The assessee appears to have relied also upon a decision of the Lahore High Court in Diwan Kishen Kishore v. Commissioner of Income-tax, Punjab, 1933-1 ITR 143. The Tribunal, however, referred the above question for the opinion the High Court.
The High Court followed two earlier decisions of the same Court reported in Motilal Manekchand v. Commissioner of Income-tax, 1957-31 ITR 735 and Prince Khanderao Gaekwar v. Commissioner of Income-tax Bombay, 1948-16 ITR 294, and held that, as observed in those two cases, the test was the same, even though there was no specific charge upon property so long as there was an obligation upon the assessee to pay, which could be enforced in a Court of law. In Bejoy Singh Dudhuria's case,1933-1 ITR 135, there was a charge for maintenance created against the assessee, and the Privy Council had observed that the income must be deemed to have never reached that assessee, having been diverted to the maintenance holders. In the judgment under appeal, it was held that the income to the extent of the decree must be taken to have been diverted to the wife and children, and never became income in the hands of the assessee.
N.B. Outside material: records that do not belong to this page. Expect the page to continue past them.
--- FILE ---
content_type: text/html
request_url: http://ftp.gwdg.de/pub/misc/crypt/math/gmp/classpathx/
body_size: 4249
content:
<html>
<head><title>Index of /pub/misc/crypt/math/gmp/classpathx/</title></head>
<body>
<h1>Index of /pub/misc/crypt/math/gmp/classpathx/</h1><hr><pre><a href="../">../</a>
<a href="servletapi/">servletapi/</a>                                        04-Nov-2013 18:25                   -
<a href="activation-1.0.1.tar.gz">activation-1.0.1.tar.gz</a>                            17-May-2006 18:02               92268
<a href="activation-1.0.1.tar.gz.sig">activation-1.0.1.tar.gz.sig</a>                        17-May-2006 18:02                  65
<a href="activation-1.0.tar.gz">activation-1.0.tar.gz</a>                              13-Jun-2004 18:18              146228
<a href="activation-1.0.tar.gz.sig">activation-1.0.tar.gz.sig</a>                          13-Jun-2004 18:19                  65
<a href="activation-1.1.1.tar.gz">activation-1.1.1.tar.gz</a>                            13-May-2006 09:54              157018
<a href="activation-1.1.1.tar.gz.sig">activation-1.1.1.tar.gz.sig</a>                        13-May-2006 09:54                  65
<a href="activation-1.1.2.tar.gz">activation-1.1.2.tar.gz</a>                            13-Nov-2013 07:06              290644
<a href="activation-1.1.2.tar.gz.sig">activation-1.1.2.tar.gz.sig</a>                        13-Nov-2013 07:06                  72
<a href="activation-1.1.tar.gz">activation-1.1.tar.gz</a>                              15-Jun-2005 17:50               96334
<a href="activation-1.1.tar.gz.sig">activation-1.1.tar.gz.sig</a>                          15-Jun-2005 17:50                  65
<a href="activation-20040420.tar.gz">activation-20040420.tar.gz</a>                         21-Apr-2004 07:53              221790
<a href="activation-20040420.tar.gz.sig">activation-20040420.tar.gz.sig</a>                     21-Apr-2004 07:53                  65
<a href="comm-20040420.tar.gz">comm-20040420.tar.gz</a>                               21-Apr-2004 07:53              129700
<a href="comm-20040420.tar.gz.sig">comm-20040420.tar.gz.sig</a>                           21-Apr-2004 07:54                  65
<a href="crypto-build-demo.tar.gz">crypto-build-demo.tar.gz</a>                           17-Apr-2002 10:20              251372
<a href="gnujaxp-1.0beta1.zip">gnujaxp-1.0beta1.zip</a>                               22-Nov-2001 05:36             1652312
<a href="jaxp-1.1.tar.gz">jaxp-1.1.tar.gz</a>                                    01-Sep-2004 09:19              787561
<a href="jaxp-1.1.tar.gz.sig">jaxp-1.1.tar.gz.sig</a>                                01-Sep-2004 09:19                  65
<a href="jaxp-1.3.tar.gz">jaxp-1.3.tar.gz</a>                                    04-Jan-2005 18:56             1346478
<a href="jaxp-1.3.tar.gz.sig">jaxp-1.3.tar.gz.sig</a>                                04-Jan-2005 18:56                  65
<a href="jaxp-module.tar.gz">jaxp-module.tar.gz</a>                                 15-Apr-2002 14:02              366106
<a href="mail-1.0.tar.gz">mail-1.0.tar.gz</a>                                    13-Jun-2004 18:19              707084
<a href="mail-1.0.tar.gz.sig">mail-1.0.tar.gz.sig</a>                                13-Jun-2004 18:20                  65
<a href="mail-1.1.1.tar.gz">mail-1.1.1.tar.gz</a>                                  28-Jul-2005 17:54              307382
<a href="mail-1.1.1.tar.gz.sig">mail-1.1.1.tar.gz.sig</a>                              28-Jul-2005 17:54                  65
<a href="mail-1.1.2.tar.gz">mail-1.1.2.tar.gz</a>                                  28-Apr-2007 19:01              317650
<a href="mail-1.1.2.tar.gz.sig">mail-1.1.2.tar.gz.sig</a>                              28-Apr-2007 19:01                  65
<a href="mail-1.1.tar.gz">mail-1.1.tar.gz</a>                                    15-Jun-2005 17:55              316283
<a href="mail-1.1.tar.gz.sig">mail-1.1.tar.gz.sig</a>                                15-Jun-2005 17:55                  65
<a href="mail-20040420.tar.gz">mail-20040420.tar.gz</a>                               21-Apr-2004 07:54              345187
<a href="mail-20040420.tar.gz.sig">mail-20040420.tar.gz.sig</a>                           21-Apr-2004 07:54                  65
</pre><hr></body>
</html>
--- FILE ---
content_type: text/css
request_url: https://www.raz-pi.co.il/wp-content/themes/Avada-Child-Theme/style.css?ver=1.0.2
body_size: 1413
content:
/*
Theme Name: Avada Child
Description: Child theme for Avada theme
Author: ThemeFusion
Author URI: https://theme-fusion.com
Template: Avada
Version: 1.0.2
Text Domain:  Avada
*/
(3.)THE Commissioner of Income-tax questions the correctness of this decision and also of the two earlier decisions of the Bombay High Court. We are of opinion that the contention raised by the Department is correct.
Before we state the principle on which this and similar cases are to be decided, we may refer to certain rulings, which illustrate the aspects the problem takes. The leading case on the subject is the decision of the Judicial Committee in Bejoy Singh Dudhuria's case, 1933-1 ITR 135. There, the stepmother of the Raja had brought a suit for maintenance and a compromise decree was passed under which the stepmother was to be paid Rs. 1,100 per month, which amount was declared a charge up on the properties in the hands of the Raja, by the Court. The Raja sought to deduct this amount from his assessable income, which was disallowed by the High Court at Calcutta. On appeal to the Privy Council, Lord Macmillan observed as follows:
"But their Lordships do not agree with the learned Chief Justice in his rejection of the view that the sums paid by the appellant to his stepmother were not 'income' of the appellant at all. This in their Lordships' opinion is the true view of the matter.
When the Act by S. 3 subjects to charge 'all income' of an individual, it is what reaches the individual as income which it is intended to charge. In the present case the decree of the court by charging the appellant's whole resources with a specific payment to his stepmother has to that extent diverted his income from him and has directed it to his step-mother; to that extent what he receives for her is not his income. It is not a case of the application by the appellant of part of his income in a particular way, it is rather the allocation of a sum out of his revenue before it becomes income in his hands."